Exercise requirements:
The answer should be an exact repeat of the stretch of material below from the line containing "[SDO/AIA 171, 131, 304" through the line containing "The element is eruption.".

(Data for processing)

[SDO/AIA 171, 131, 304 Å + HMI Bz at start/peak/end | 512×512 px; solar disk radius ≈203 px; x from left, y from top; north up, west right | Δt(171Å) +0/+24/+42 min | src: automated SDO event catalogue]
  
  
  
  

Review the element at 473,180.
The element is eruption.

(End Data for processing)
(Data for processing)

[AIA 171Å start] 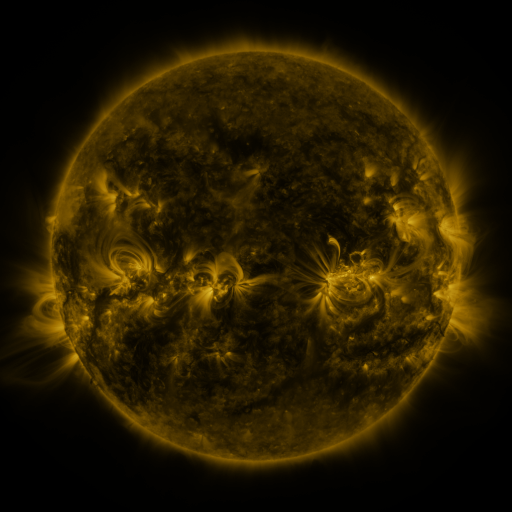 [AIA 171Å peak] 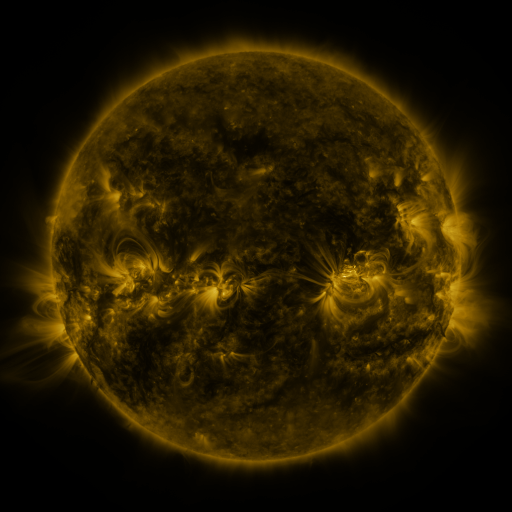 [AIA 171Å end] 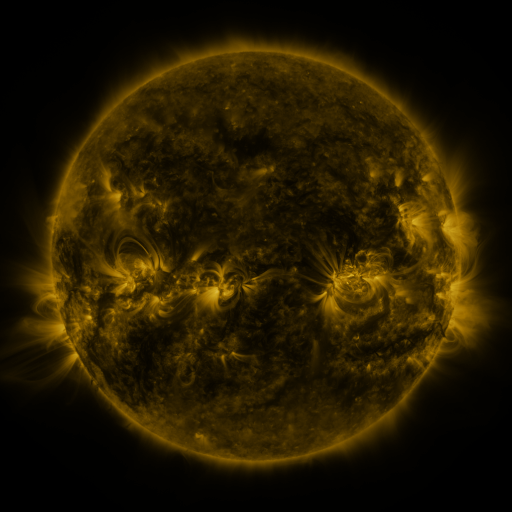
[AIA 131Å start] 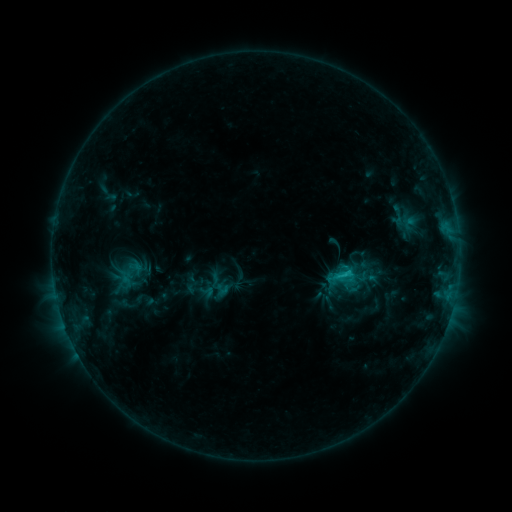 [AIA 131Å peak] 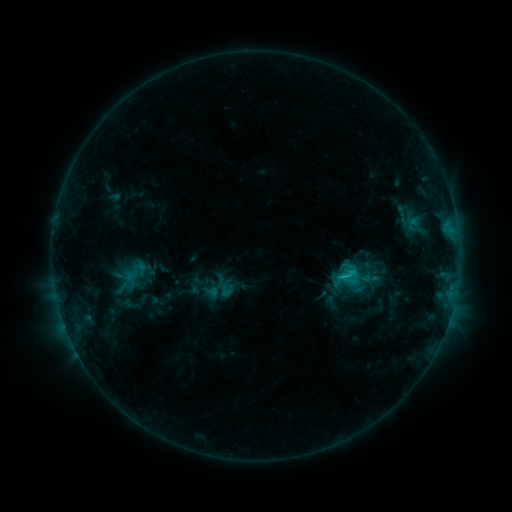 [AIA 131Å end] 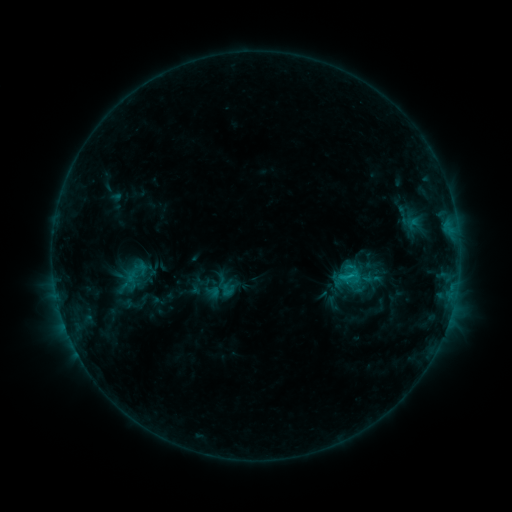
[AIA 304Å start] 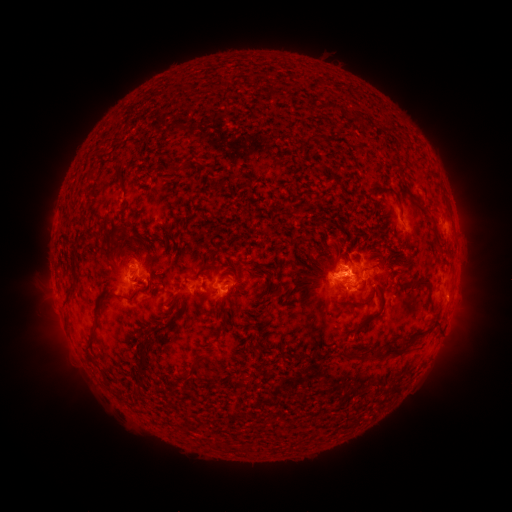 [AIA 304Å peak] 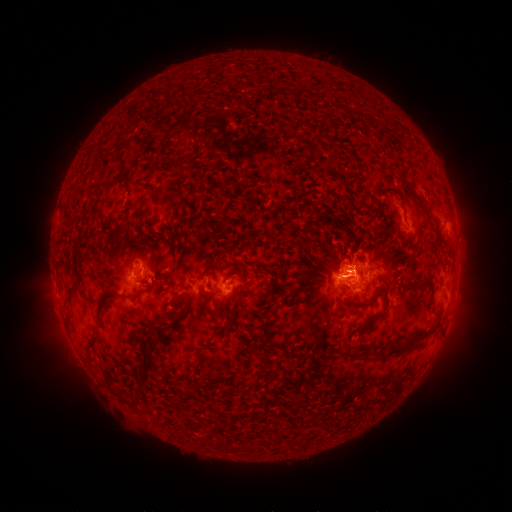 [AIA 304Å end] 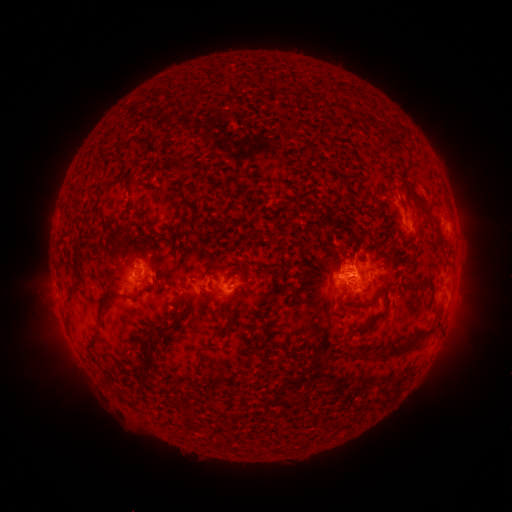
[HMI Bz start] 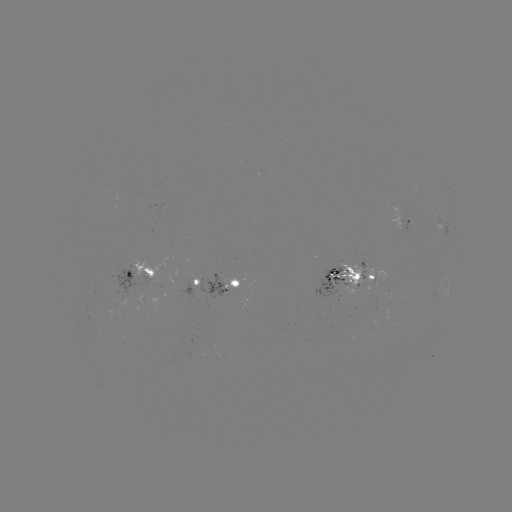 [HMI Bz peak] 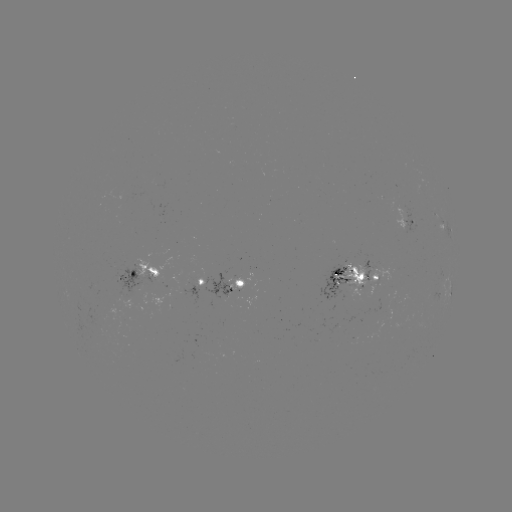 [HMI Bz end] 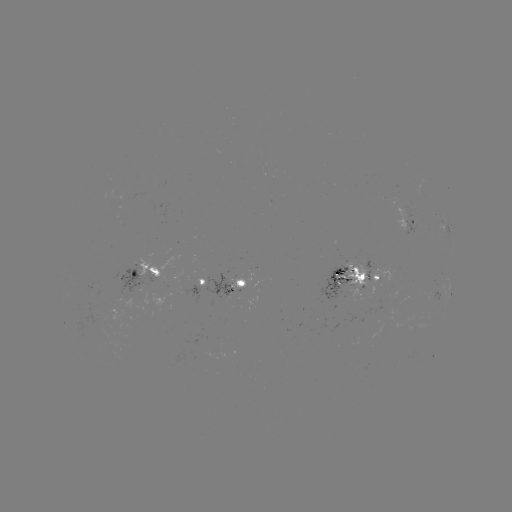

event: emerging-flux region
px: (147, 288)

(End Data for processing)

Answer to this problem:
[SDO/AIA 171, 131, 304 Å + HMI Bz at start/peak/end | 512×512 px; solar disk radius ≈203 px; x from left, y from top; north up, west right | Δt(171Å) +0/+24/+42 min | src: automated SDO event catalogue]
  
  
  
  

Review the element at 473,180.
The element is eruption.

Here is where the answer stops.